The young electric vehicle manufacturer is having difficulty increasing production rates.
The first quarter was brutal for Rivian (RIVN) – Get Rivian Automotive, Inc. Class A Report.
The stock took a beating on Wall Street after the company failed to deliver on its vehicle delivery promises. His difficulties in managing production ramp-ups due to part shortage at its suppliers have made things worse and cast doubt on its future.
To this was added a PR problem born of its decision to increase the prices of its R1T pickups and R1S SUVs without warning and then to cancel this decision in front of the anger of its customers. The episode left traces both for its image and for its finances.
This confusion demonstrated by Rivian had prompted Elon Musk, the CEO of the great rival Tesla (TSLA) – Get Tesla Inc Report, to react.
The billionaire had estimated that giving up raising prices when the cost of raw materials such as nickel, a key element in the development of the battery, had soared, was almost suicidal.
“Their negative gross margin will be staggering,” the tech mogul posted on Twitter on March 1, referring to Rivian’s decision to backtrack price increases.
Rivian
Rivian Is a Growth Company (Says Rivian)
The young electric vehicle manufacturer hopes that the rest of 2022 will be less abrupt. Rivian, which counts Amazon (AMZN) – Get Amazon.com, Inc. Report, Ford (F) – Get Ford Motor Company Report, billionaire George Soros as shareholders, is on Time’s list of the 100 most influential companies.
The company has just launched a plea to convince investors to arm themselves with patience because Rivian is a “growth company”.
“We are a growth stage company with a history of losses and expect to incur significant expenses and continuing losses for the foreseeable future,” the firm wrote in a recent filing with the Securities and Exchange Commission (SEC). “We do not expect to be profitable for the foreseeable future as we invest in our business, build capacity, and ramp up operations, and we cannot assure you that we will ever achieve or be able to maintain profitability in the future.”
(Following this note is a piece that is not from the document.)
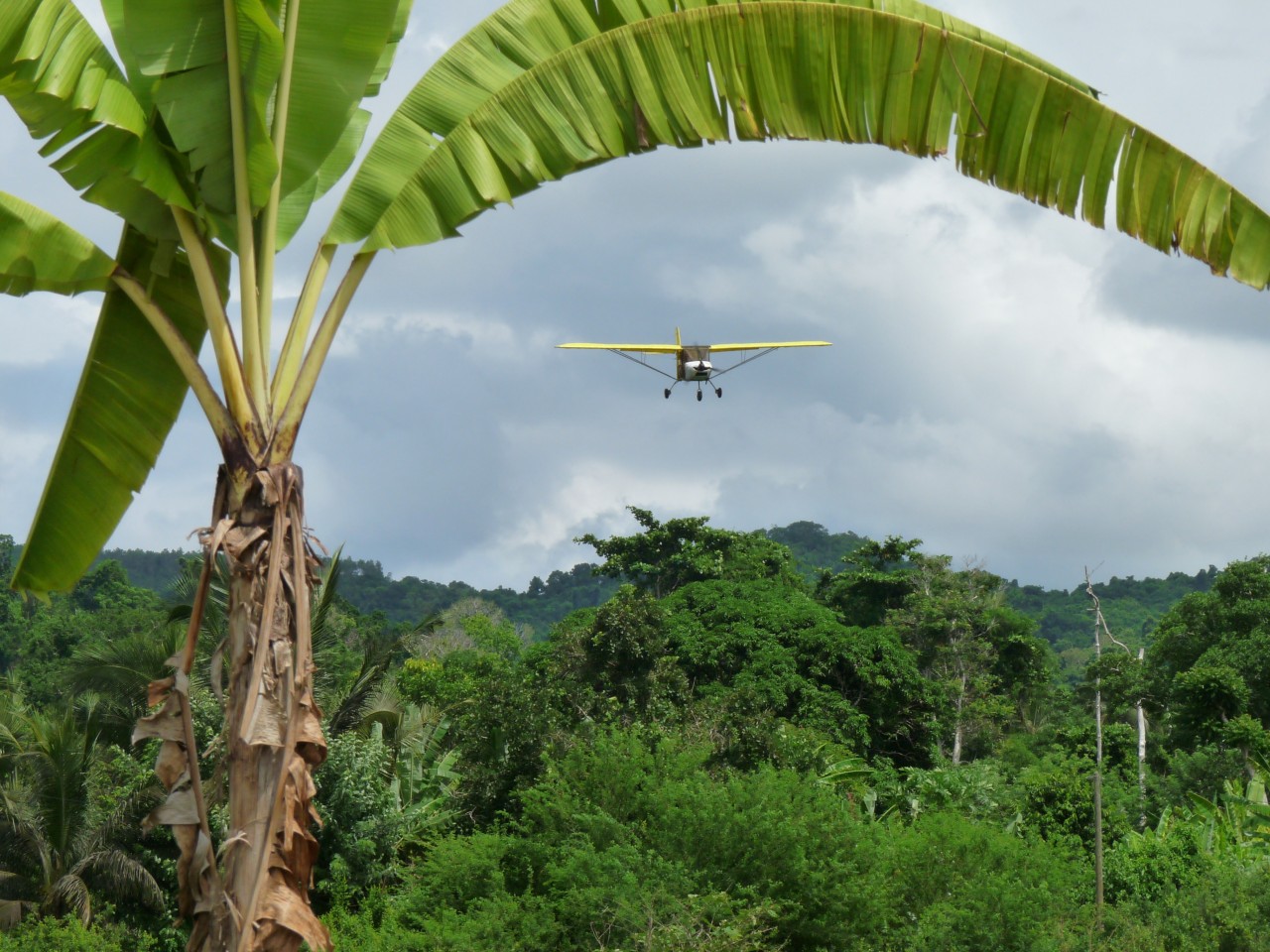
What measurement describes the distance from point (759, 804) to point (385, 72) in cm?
1334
Rivian was founded in 2009 and went public in 2021. The company, which produces three vehicles — the R1T electric pickup truck, the R1S electric SUV, and the the RCV electric commercial van — in Normal, Illinois, will soon start building its second production site, east of Atlanta.
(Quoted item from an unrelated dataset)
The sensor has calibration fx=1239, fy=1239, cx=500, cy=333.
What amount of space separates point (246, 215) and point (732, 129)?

It announced a net loss of $2.46 billion in 2021, while its costs increased to $3.75 billion from $1.02 billion in 2020. Negative gross profit was $465 million of which $383 million in the fourth quarter.
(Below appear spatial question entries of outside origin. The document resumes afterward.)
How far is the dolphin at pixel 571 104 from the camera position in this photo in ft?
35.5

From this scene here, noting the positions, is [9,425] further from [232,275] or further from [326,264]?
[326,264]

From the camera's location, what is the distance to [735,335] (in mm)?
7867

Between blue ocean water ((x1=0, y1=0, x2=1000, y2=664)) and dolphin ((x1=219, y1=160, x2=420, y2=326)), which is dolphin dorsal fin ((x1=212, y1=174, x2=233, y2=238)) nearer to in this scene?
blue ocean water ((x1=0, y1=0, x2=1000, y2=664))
Rivian produced only 1,015 vehicles in 2021 while the automotive group had planned to manufacture 1,200. In 2022, it has produced 1,410 vehicles as of March 8. Rivian delivered 929 vehicles in 2021
“Even if we are able to successfully develop our vehicles and attract customers, there can be no assurance that we will be financially successful,” the company warned in its SEC filing. “For example, as we expand our product portfolio, including the introduction of lower-priced vehicles, and expand internationally, we will need to manage costs effectively to sell those products at our expected margins.”
Rivian Has Many Obstacles to Overcome
In 2022, capital expenditures are expected to rise at $2.6 billion, up 45% compared to 2021, “driven by additional investment in our Normal factory to expand the total capacity to 200,000 units annually,” the company said.
“Our initial deliveries for the R1T and R1S were delayed, and our production ramp is taking longer than originally expected due to a number of reasons,” Rivian explained. “The cascading impacts of the Covid-19 pandemic, and more recently the conflict in the Ukraine, have impacted our business and operations from facility construction to equipment installation to vehicle component supply.”
Rivian is continuing the exercise of transparency, the aim of which is to avoid any surprises for investors.
“We have no experience as an organization in high volume manufacturing of EVs, and we do not expect to reach a vehicle production rate, which, when annualized, would result in us using 100% of the facility’s current installed capacity of up to 150,000 vehicles until late 2023,” the company said.
Adding: “There have been very sizable increases in recent months in the cost of key metals, including lithium, nickel, aluminum, and cobalt with volatility in pricing expected to persist for the foreseeable future.” Basically, operating margins will suffer a lot.
And finally, Rivian warns that the group also depends a lot on its suppliers.
“Our products contain thousands of parts that we purchase from hundreds of mostly single- or limited-source suppliers, for which no immediate or readily available alternative supplier exists,” the carmaker said.
The weight of suppliers in Rivian’s production is significant. At the beginning of March, the group had, for example, announced that its Normal factory had the capacity to produce 50,000 vehicles in 2022, but due to difficulties with supply chain, Rivian would only manufacture half of them (25,000).